Beyond de novo. One of the most robust ways to interpret exome data is the analysis of de novo mutations. However, in addition to the 1-2 de novo events that we can identify in every individual, there is a plethora of inherited variants that often look suspicious. Unfortunately, other than looking at monogenic recessive disorders, we are often incapable of understanding the importance of these inherited variants and tend to ignore them. A recent publication in Nature now overcomes this difficulty by applying a joint analysis of inherited and de novo variants in autism.
Coincidence. There are several coincidences, which made me chose last November’s Nature publication on autism for this post. First, we just came out of a teleconference on one of our epilepsy genes yesterday where we discussed the role of inherited variants in epileptic encephalopathies. Secondly, we had found a damaging de novo mutation in one of this publication’s candidate genes in one of our Kiel patients late last year. Third, I finally picked up the publication yesterday that was lying on my desk for the last six weeks. Even though I had given it several attempts before, this was the first time that I felt that I understood what it was all about. Here is the story about TADA.
Limitations of de novo. The story of the publication of a large consortium of autism researchers starts with a sobering observation. The authors sequenced almost 2,500 patient-parents trios and only found 18 genes with more than one de novo loss-of-function (LoF) mutation. While this is more than expected by chance, it is not a very satisfying observation. First, using stats, approximately two of these genes might have simply occurred by chance. Secondly, the proportion of cases explained through these de novo variants is very small. As the authors also observed an excess of inherited variants in these candidate genes, it raised their suspicion that aiming for a combined analysis of de novo and inherited variants may help delineate candidate genes in a more detailed manner. This was also somewhat a necessity for them as most of the > 15,000 samples they had access to were not sequenced as patient-parent trios. Therefore, they looked for a statistical model that was able to include both types of variation.
TADA. The transmission and de novo association test (TADA) provided the authors with a framework to include de novo, transmitted, and case-control variation in their samples. It is a test that weighs certain types of variation in the analysis, and a de novo loss-of-function mutation was weighted more heavily than a de novo missense mutation, which in turn was more heavily weighted than a transmitted loss-of-function mutation. In a previous methods paper, it was already shown that this method is more powerful to detect candidate genes than the analysis of de novo mutations alone. In brief, using this model, the list of candidate genes was both expanded and stratified with respect to statistical certainty. Depending on the cut-off the authors used, they identified a list of 33 or 107 genes, referred to as the TADA genes (link). And this is where the story really gets interesting.

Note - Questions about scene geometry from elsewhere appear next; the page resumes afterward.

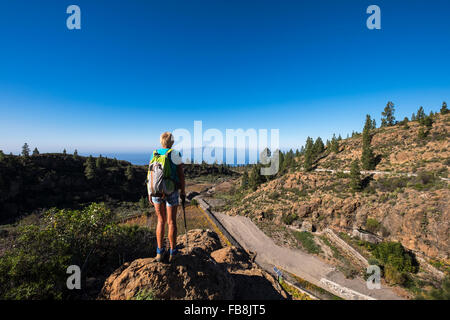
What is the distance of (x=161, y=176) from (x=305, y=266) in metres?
24.7

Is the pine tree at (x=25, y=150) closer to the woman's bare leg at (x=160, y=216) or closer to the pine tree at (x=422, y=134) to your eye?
the woman's bare leg at (x=160, y=216)

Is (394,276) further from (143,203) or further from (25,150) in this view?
(25,150)

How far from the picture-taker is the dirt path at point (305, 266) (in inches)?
650

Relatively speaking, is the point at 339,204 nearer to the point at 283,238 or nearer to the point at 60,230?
the point at 283,238

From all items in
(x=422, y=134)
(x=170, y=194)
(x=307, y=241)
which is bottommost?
(x=307, y=241)

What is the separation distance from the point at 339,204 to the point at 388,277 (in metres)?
14.5

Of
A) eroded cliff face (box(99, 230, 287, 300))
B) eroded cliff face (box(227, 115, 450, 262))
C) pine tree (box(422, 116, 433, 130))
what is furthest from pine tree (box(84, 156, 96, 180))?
pine tree (box(422, 116, 433, 130))

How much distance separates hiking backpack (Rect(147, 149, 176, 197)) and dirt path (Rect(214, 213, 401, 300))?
1848 centimetres

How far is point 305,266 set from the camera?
21.3 meters

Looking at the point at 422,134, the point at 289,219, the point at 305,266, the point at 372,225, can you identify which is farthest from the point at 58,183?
the point at 422,134

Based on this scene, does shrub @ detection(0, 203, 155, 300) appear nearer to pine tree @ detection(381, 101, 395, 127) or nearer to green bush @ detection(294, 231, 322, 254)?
green bush @ detection(294, 231, 322, 254)

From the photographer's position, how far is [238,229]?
112ft

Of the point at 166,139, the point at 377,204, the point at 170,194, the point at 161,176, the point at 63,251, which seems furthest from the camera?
the point at 377,204

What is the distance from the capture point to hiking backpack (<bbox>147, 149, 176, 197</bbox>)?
4.07 m
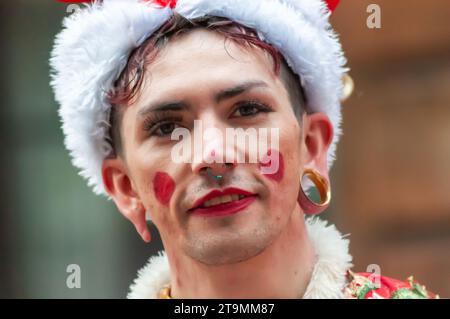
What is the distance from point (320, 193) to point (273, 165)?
252 millimetres

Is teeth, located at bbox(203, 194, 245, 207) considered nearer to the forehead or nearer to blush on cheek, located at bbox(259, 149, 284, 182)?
blush on cheek, located at bbox(259, 149, 284, 182)

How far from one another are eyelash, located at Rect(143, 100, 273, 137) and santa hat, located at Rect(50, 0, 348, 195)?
0.57 feet

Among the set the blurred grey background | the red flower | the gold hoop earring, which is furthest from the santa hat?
the blurred grey background

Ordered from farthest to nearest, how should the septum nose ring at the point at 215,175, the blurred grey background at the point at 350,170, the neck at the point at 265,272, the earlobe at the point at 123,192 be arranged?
the blurred grey background at the point at 350,170
the earlobe at the point at 123,192
the neck at the point at 265,272
the septum nose ring at the point at 215,175

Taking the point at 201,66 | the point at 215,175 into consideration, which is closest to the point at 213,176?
the point at 215,175

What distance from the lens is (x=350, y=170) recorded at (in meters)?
3.19

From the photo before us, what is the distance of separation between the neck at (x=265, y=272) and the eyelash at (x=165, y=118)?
1.16 feet

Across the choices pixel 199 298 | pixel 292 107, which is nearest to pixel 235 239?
pixel 199 298

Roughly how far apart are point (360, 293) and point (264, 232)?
414 millimetres

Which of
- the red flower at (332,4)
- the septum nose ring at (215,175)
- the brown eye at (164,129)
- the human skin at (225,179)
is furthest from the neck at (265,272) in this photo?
the red flower at (332,4)

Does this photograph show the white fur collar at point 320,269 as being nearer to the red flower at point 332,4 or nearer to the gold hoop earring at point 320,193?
the gold hoop earring at point 320,193

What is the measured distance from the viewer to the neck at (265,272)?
2387 millimetres

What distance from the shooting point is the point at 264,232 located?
2.31m

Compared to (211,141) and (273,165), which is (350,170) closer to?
(273,165)
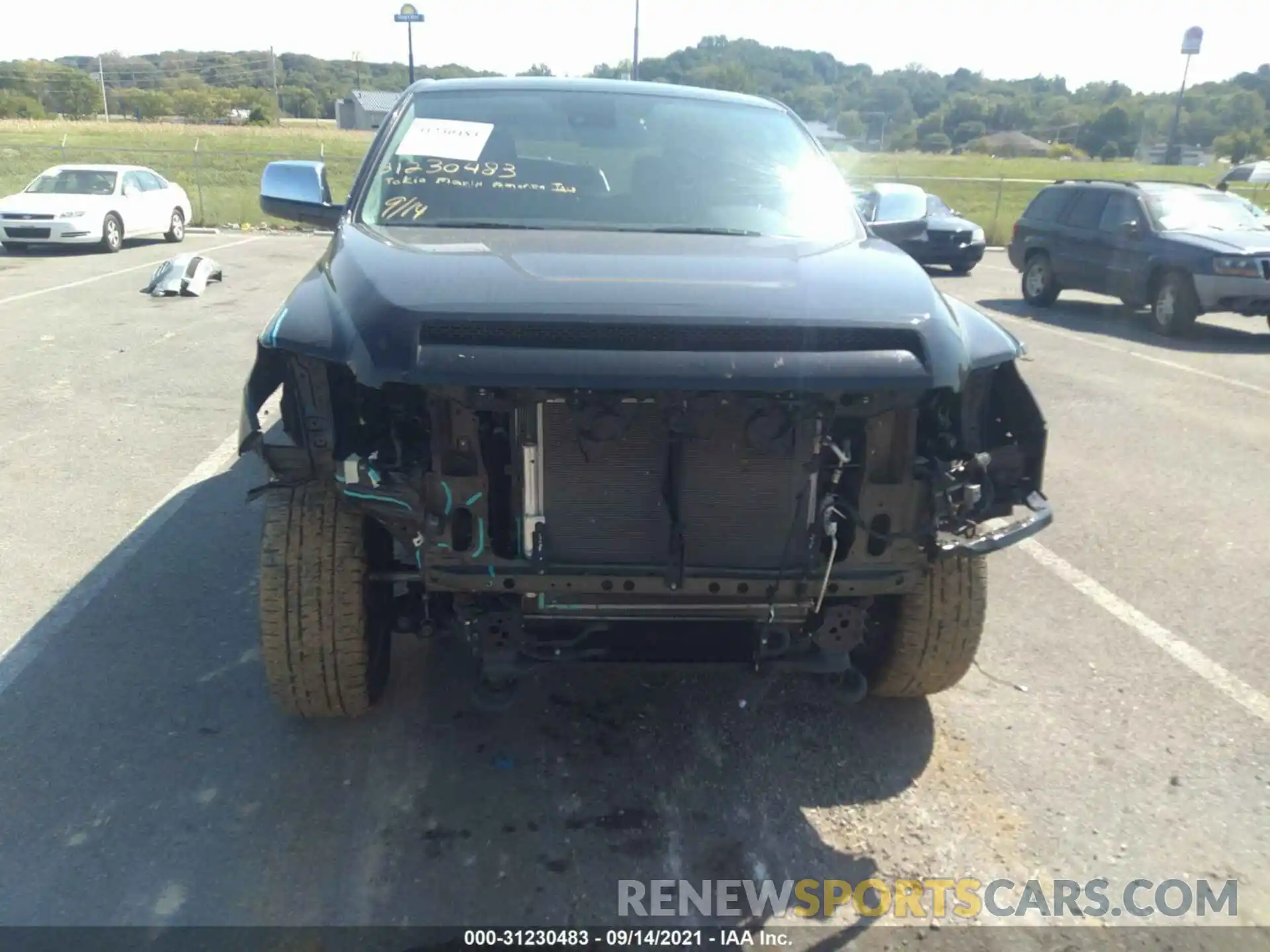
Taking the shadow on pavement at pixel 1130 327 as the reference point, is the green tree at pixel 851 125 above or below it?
above

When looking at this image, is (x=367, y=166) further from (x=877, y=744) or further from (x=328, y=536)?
(x=877, y=744)

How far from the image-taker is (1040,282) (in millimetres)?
14273

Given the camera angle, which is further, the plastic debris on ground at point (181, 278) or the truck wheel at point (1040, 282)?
the truck wheel at point (1040, 282)

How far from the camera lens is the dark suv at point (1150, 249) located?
1178 centimetres

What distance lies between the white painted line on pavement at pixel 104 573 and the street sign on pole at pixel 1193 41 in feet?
163

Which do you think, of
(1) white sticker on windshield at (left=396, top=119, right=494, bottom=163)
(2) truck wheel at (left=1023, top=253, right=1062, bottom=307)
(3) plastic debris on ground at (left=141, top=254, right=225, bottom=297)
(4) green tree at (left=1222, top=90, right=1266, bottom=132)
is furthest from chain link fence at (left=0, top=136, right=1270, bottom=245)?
(4) green tree at (left=1222, top=90, right=1266, bottom=132)

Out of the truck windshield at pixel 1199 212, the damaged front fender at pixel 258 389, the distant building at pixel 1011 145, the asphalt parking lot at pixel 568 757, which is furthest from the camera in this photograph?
the distant building at pixel 1011 145

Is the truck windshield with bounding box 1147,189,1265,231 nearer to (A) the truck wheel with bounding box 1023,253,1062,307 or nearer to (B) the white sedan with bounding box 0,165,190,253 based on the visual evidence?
(A) the truck wheel with bounding box 1023,253,1062,307

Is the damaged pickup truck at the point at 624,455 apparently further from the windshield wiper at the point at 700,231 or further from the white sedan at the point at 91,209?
the white sedan at the point at 91,209

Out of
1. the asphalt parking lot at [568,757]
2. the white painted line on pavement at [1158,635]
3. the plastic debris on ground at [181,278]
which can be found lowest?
the plastic debris on ground at [181,278]

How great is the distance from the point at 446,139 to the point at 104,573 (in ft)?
7.95

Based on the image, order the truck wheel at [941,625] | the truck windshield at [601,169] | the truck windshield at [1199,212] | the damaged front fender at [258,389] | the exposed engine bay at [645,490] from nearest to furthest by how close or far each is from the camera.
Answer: the exposed engine bay at [645,490]
the damaged front fender at [258,389]
the truck wheel at [941,625]
the truck windshield at [601,169]
the truck windshield at [1199,212]

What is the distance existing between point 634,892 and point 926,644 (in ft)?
4.07

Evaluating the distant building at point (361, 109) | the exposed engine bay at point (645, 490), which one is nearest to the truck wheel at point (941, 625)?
the exposed engine bay at point (645, 490)
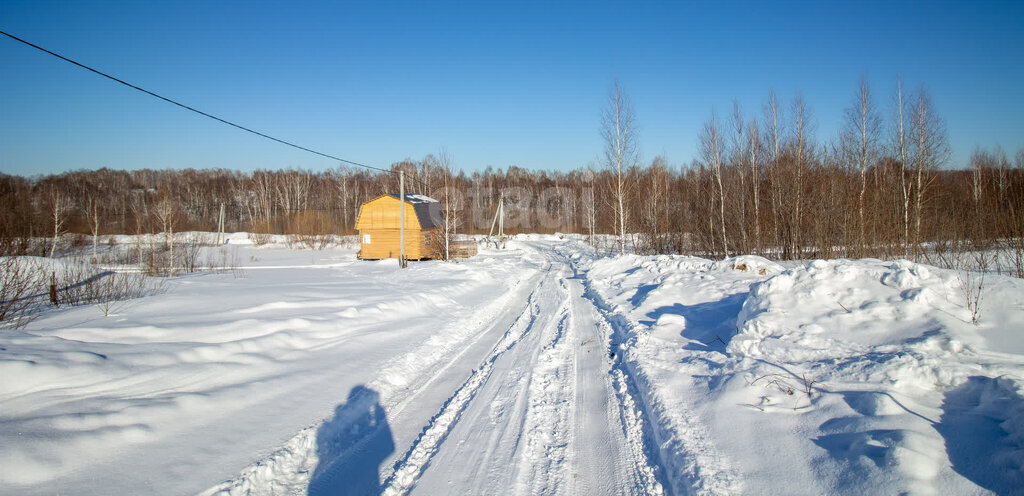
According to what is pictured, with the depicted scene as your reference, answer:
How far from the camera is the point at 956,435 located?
3.45 metres

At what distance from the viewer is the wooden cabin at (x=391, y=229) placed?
31.1m

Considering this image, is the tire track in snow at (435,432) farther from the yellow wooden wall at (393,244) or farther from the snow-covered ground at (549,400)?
the yellow wooden wall at (393,244)

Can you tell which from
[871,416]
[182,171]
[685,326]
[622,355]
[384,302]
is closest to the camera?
[871,416]

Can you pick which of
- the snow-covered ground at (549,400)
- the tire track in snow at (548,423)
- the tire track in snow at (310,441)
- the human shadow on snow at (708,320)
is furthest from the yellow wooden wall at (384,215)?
the tire track in snow at (548,423)

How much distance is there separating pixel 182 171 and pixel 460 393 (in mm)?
132933

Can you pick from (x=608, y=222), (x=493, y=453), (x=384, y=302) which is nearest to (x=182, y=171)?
(x=608, y=222)

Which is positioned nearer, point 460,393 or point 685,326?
point 460,393

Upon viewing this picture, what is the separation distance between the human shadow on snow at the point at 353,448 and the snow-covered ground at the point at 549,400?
28 mm

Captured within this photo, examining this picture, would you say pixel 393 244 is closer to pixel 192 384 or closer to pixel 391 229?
pixel 391 229

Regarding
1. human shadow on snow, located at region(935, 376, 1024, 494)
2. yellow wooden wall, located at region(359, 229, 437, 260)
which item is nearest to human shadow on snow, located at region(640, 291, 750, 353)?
human shadow on snow, located at region(935, 376, 1024, 494)

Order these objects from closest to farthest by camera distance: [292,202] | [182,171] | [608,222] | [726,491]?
[726,491] → [608,222] → [292,202] → [182,171]

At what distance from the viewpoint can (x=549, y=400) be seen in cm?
531

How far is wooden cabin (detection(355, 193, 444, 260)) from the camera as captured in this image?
3109 cm

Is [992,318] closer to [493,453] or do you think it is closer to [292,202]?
[493,453]
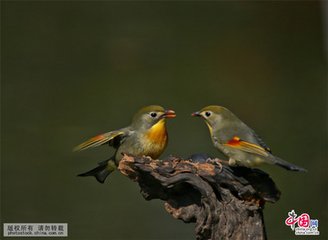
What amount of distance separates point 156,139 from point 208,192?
0.69 metres

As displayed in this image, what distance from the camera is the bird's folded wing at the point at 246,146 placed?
11.3 feet

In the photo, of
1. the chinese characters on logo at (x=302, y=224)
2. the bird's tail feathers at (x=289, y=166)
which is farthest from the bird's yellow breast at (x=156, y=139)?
the chinese characters on logo at (x=302, y=224)

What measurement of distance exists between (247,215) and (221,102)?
2.48 m

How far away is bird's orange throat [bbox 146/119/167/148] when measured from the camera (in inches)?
151

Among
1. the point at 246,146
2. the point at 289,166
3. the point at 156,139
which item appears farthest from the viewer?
the point at 156,139

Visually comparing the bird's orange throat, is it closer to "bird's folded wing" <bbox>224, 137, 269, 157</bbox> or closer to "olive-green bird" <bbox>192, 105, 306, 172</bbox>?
"olive-green bird" <bbox>192, 105, 306, 172</bbox>

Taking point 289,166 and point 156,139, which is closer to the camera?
point 289,166

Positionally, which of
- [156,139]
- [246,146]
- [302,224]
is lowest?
[302,224]

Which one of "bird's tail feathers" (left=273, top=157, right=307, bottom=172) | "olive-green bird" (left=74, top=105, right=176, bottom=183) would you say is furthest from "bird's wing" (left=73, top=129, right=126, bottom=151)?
"bird's tail feathers" (left=273, top=157, right=307, bottom=172)

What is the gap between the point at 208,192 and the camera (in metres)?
3.29

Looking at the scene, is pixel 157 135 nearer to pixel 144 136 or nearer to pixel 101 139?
pixel 144 136

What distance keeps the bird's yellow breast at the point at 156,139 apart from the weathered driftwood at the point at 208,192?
1.47ft

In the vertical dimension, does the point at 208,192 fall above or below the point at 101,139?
below

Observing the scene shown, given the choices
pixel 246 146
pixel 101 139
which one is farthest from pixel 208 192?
pixel 101 139
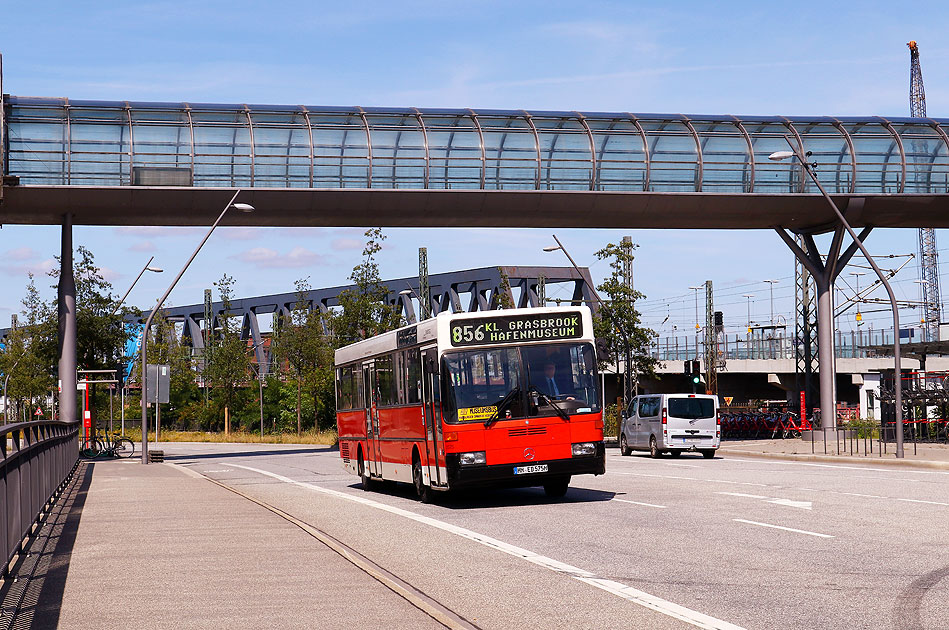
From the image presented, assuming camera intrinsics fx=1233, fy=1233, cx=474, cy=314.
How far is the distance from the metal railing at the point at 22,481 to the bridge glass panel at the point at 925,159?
1309 inches

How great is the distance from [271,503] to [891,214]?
104 feet

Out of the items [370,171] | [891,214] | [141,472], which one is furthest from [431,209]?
[891,214]

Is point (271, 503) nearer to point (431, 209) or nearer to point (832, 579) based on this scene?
point (832, 579)

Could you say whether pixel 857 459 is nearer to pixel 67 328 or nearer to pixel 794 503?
pixel 794 503

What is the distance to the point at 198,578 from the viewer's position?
404 inches

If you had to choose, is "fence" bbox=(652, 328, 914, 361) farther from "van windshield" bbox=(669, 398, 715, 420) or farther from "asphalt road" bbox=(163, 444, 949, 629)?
"asphalt road" bbox=(163, 444, 949, 629)

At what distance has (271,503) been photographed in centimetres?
1944

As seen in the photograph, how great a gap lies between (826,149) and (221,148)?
20.3m

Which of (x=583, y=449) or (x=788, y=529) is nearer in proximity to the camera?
(x=788, y=529)

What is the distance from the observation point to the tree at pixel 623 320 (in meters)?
51.0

107 candidates. The TADA analysis basically expands the list of genes in which de novo mutations were found and refines this list for candidate genes. Interestingly, many known genes for neurodevelopmental disorders are included in this list, which would not have been detected otherwise. For example, SHANK3 suddenly becomes significant, even though there was only a single case with a LoF de novo mutation. The supporting evidence for SHANK3 stems from two transmitted LoF variants and an excess of LoF variants in cases (0.06%) compared to controls (0%). The same applies to genes such as RELN and NRXN1. In other established genes such as TRIO, the transmitted LoF variants compensate for a small increase of LoF variants in cases compared to controls. And there are also genes in which only the case-control comparison adds to the overall significance, as in the case of GABRB3, which initially didn’t rise above genomic noise with one loss-of-function and one missense mutation. GABRB3 is significant due to a prominent overrepresentation of loss-of-function variants in cases (0.12%) compared to controls (0.2%). The authors perform various pathway analyses on the TADA genes and establish that these genes basically fall into three big categories: synaptic transmission, chromatin remodeling, and transcriptional regulation.
What you need to know about TADA. We have ignored transmitted variants so far unless they point towards a monogenic recessive disease. The basic concept of the combined de novo and transmission analysis is the realization that candidate genes for neurodevelopmental disorders may confer different types of risk to disease. Some variant may be causative (de novo), others only contributory and transmitted. Including the information on the inherited variants may therefore help find causative genes in situations when a single de novo mutation is insufficient. This framework can easily be applied to other data sets such as our combined E2 epilepsy data set or the joint EuroEPINOMICS-RES data set, combining this with case control data that we have accumulated in other epilepsies such non-lesional focal epilepsies and IGE/GGE. I would even go as far as saying that this type of systematic joint analysis will be one of our major tasks in the future.